Eight pandas from a Chinese reserve severely shaken by a deadly earthquake are expected in the capital this week to go on display for the Olympics, a Beijing Zoo spokesman said Wednesday.

Some of the pandas are still acting nervous, eating and sleeping less since the quake, officials said, so their keepers will accompany them.

"I'm not sure about the mental state of the pandas right now," said Ye Mingxia of the Beijing Zoo. "We will have to carefully observe them after they arrive."

The pandas from the Wolong Giant Panda Reserve will arrive Saturday on a special plane and be on display until November, a visit planned long before the May 12 quake in central China. They are expected to draw more than 6 million tourists, the state-run Xinhua News Agency has reported.

"I want them to be more than just a tourist attraction, and for people to understand that they are endangered," said Suzanne Braden, director of U.S.-based Pandas International. She said she thought this display could help educate the public.
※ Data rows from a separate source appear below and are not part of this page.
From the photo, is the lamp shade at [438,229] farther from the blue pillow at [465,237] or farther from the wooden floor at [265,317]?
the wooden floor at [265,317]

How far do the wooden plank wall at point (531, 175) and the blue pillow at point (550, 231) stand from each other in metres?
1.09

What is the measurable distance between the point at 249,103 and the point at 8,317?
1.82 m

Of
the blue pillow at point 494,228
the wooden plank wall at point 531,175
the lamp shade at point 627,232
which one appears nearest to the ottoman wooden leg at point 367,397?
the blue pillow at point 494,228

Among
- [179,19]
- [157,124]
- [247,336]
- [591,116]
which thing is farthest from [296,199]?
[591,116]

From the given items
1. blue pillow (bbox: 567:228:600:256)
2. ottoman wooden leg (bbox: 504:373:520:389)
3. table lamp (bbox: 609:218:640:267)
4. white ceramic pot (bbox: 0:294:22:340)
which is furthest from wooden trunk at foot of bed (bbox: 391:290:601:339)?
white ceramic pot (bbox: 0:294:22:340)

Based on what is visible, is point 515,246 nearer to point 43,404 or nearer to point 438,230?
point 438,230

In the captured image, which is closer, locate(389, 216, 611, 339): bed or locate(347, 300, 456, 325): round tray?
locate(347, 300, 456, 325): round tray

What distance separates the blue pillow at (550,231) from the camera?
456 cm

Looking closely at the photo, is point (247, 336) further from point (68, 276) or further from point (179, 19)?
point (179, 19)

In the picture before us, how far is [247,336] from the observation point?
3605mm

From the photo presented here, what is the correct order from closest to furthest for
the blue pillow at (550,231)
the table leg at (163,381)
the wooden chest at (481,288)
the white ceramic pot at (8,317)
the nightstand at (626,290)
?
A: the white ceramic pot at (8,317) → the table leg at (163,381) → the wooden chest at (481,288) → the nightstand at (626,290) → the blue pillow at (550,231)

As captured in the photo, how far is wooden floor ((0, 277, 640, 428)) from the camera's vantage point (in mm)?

"Travel will stress the pandas out, but since the enclosures at Wolong are damaged, once they get to Beijing, I assume they'll be better off," Braden said. "I wish they had gotten moved before the earthquake."

Braden said the pandas being transferred for display in Beijing are all around a year old and will have their human caretakers at their side constantly, which will help them adapt.

"These caretakers truly view these pandas as their babies," she said.

Panda is a national symbol of China
The pandas call home a reserve some 20 miles (32 kilometers) from the epicenter of the deadly earthquake in Sichuan province. Five staff members died and the animals' homes were badly damaged, but all of the 60 or so pandas there survived the quake, although two are missing.

"Rescuing the missing pandas and taking care of the others in the center are our top priorities now," Xiong Beirong, head of the Sichuan Provincial Forestry Bureau's wildlife protection branch, told Xinhua.

An emergency shipment of about 5 tons of bamboo has been delivered to Wolong's hungry pandas, Xiong said.

Xiong said the bamboo was needed because residents were too busy coping with the earthquake to gather bamboo from the mountains. The emergency shipment also included apples, soybeans, eggs and milk powder.

The panda is a national symbol of China, with about 1,590 living in the wild, mostly in Sichuan and the western province of Shaanxi. An additional 180 have been bred in captivity.

More than 60 pandas were reported safe at another breeding center in Chengdu that reopened to tourists the day after the quake. Eight pandas at a preserve in Ya'an, about an hour's drive west of Chengdu, also survived.

The Wolong center is deep in the hills north of Chengdu along a winding, two-lane road that reports say was wiped out in places by the quake.

Both the Wolong and Chengdu centers are part of efforts to breed giant pandas in hopes of increasing the species' chances of survival.